Work request: The line with "Casual Lace Wedding", the line with "mailcontent", and all lines between them in the material below: return these exactly, and no others.
━━━ Data section ━━━
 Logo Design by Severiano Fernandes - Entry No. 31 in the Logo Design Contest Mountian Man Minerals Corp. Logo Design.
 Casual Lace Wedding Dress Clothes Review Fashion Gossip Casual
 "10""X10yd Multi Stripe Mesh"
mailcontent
━━━
━━━ Data section ━━━
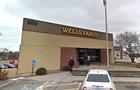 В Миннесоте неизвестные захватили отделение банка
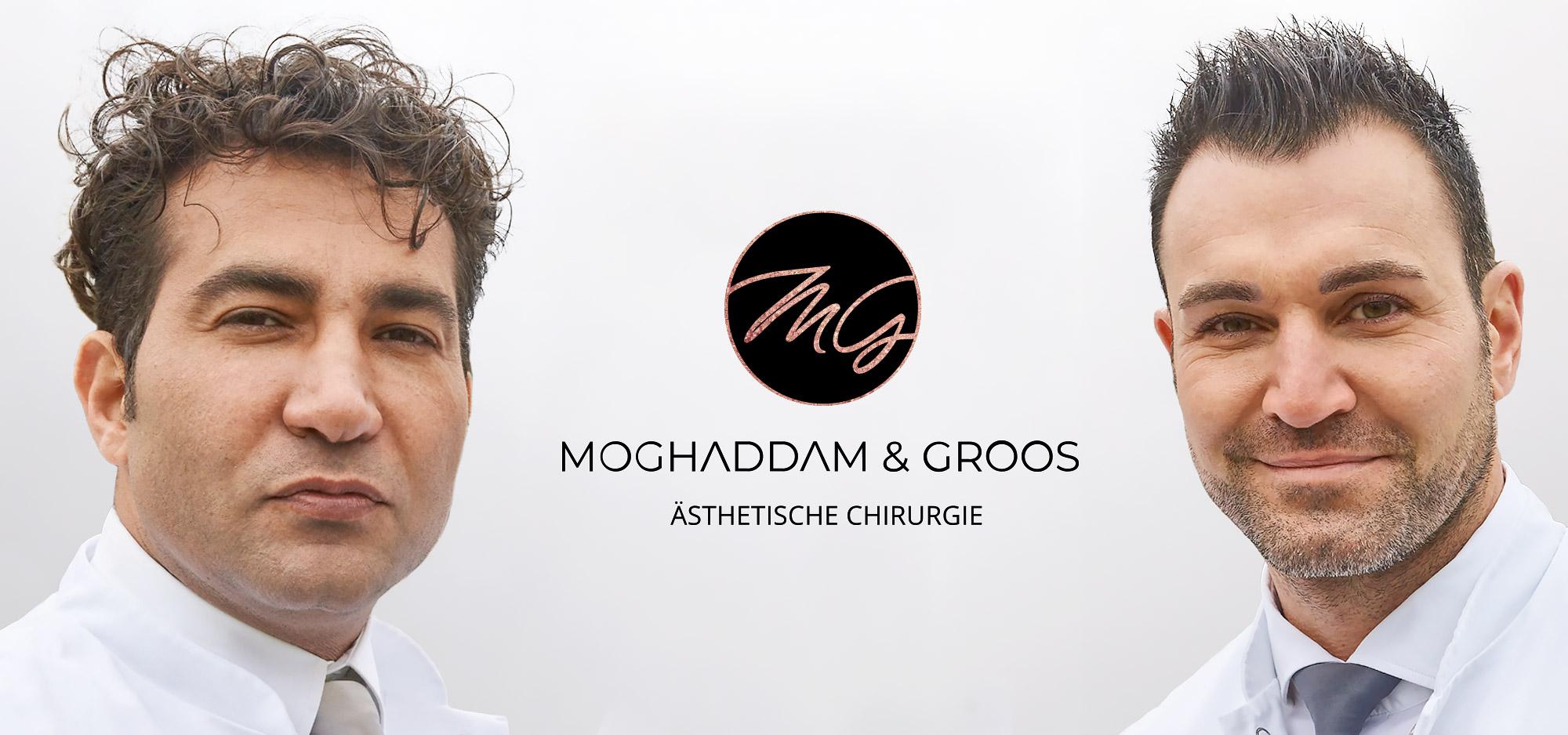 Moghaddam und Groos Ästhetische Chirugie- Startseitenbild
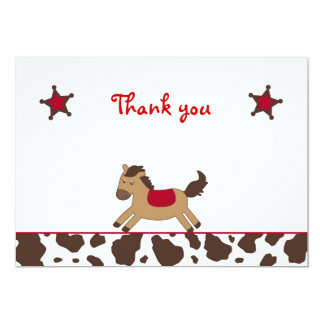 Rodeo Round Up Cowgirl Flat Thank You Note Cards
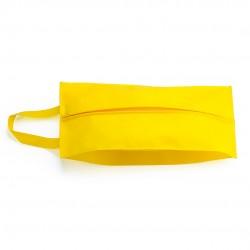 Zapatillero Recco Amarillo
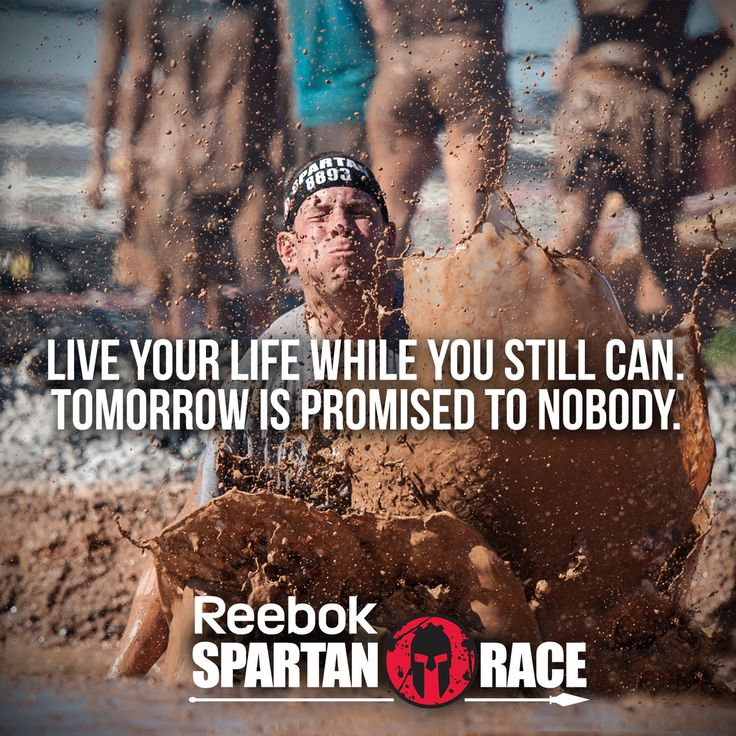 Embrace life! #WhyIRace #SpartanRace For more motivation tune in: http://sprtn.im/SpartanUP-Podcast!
━━━
Response area:
 Casual Lace Wedding Dress Clothes Review Fashion Gossip Casual
 "10""X10yd Multi Stripe Mesh"
mailcontent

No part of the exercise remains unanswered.